As we have seen, according to Bohm the apparent separateness of consciousness and matter is an illusion, an artifact that occurs only after both have unfolded into the explicate world of objects and sequential time. If there is no division between mind and matter in the implicate, the ground from which all things spring, then it is not unusual to expect that reality might still be shot through with traces of this deep connectivity. [Fellow physicist F. David] Peat believes that synchronicities are therefore "flaws" in the fabric of reality, momentary fissures that allow us a brief glimpse of the immense and unitary order underlying all of nature... . According to Peat, when we experience a synchronicity, what we are really experiencing "is the human mind operating, for a moment, in its true order and extending throughout society and nature, moving through orders of increasing subtlety, reaching past the source of mind and matter into creativity itself."*

* Michael Talbot, The Holographic Universe (New York: Harper Perennial, 1992), pp. 79-80.

Dick was hardly an expert in quantum physics theories, though he did read in the field sporadically. As the essay "Drugs, Hallucinations, and the Quest for Reality" attests, he was especially interested in the concept of synchronicity posed by physicist Wolfgang Pauli (who worked in conjunction with C. G. Jung in formulating this theory). But the key parallels between Dick's writings -- both fiction and nonfiction -- and the current insights of quantum physics do not seem, based on the evidence of the Exegesis and other personal writings by Dick, to have been based on reading, but rather on an experiential grappling on Dick's part that proved synchronous, as it were, with the findings of the quantum physicists. For example, in his 1977 speech "If You Find This World Bad, You Should See Some of the Others," included herein -- a speech that predates any widespread public discussion of the quantum physics notion that the known structure of the cosmos may aptly be described by the metaphor of a hologram -- we find Dick asking, based on his experiences of 2-3-74, "Do we collectively dwell in a kind of laser hologram, real creatures in a manufactured quasi-world, a stage set within whose artifacts and creatures a mind moves that is determined to remain unknown?"

Nor is quantum physics the only field in which Dick's speculations find a revelatory context.

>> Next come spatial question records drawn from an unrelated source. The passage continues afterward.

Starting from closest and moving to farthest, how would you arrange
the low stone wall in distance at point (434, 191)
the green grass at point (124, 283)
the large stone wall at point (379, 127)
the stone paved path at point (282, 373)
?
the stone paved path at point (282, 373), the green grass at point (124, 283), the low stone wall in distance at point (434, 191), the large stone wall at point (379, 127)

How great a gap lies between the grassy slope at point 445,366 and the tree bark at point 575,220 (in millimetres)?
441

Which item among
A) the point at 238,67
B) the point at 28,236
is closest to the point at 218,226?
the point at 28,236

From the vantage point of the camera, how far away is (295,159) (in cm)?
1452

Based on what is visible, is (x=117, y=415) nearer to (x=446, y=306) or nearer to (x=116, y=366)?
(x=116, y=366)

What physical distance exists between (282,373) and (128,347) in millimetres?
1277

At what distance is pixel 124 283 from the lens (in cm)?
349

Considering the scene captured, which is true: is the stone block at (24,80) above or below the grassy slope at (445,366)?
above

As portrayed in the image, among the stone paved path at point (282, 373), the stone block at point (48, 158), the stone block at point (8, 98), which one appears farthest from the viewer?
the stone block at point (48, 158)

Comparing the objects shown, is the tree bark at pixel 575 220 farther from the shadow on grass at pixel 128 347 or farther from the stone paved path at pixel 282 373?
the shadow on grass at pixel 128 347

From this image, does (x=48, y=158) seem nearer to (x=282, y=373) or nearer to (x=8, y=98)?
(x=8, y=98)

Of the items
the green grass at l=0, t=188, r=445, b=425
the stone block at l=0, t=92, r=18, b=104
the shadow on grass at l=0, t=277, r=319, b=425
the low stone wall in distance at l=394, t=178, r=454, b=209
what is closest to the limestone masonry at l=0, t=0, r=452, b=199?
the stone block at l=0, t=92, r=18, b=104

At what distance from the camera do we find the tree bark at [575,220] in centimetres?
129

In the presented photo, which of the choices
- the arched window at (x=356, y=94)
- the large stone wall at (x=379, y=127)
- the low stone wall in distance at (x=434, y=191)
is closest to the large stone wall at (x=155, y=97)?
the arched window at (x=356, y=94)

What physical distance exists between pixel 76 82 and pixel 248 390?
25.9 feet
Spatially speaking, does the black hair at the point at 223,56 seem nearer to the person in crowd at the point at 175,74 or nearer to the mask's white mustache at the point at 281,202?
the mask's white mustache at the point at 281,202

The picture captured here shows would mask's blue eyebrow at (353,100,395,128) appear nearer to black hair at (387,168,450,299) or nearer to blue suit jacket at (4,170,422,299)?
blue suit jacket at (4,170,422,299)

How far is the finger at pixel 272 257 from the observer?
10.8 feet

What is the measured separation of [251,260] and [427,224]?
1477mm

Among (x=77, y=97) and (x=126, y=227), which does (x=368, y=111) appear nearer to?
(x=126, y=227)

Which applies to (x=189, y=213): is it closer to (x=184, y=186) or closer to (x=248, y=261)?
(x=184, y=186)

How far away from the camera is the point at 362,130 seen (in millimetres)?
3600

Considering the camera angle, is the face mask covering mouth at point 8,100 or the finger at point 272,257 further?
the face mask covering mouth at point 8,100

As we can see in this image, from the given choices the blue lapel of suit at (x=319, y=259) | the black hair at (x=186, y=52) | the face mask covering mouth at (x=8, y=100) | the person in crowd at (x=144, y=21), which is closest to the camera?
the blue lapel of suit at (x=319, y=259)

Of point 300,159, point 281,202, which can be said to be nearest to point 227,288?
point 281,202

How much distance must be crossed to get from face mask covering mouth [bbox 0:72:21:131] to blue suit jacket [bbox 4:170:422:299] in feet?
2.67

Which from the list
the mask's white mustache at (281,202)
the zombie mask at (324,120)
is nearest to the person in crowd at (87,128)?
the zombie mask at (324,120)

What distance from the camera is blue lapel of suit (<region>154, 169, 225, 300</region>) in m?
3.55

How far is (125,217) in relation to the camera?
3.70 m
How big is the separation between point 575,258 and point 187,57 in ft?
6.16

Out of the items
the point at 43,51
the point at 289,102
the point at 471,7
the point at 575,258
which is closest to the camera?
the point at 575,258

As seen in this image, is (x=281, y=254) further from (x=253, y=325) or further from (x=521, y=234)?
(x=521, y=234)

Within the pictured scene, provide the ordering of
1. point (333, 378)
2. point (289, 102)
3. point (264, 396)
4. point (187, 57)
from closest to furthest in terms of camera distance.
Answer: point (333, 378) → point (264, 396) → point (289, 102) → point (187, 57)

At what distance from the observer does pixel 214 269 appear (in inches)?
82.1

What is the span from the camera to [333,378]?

Consider the concept of "fake fakes," which is put to use in so many of Dick's novels and stories and which is explored persistently in his nonfiction writings as well. Examples included in the present volume may be found in the outline for a proposed (but never completed) novel Joe Protagoras Is Alive and Living on Earth, as well as in the proposal for a script (never written) for the television series Mission: Impossible and in the 1978 speech (likely never delivered) "How to Build a Universe That Doesn't Fall Apart Two Days Later." In essence, a "fake fake" is -- despite its seeming status as a mere contradiction that equates into "genuine" -- a radically new ontological category that takes on significance precisely because it perplexingly mimics (and even threatens to supersede) our "ordinary" or consensual reality. Hence the "fake fake" is no mere SF plot prop -- although Dick certainly employed it to dazzling effect as just such a prop -- but is also a commentary on the inundation of our world by mechanical and computer-generated simulacra.

In the field of art, Marcel Duchamp explored a similar range of ideas with his concept of the "readymade," a found object that Duchamp would ironically designate as a work of art, at times adding his own visual or linguistic touches (in which case the object became a "readymade aided"). In his 1961 essay "Apropos of 'Readymades,'" Duchamp broached paradoxes that serve to elucidate certain aesthetic possibilities of a world in which Dickian "fake fakes" proliferate. Wrote Duchamp:

At another time wanting to expose the basic antimony between art and readymades I imagined a "reciprocal readymade": use a Rembrandt as an ironing board!...

Another aspect of the "readymade" is its lack of uniqueness... the replica of a "readymade" delivering the same message; in fact nearly every one of the "readymades" existing today is not an original in the conventional sense.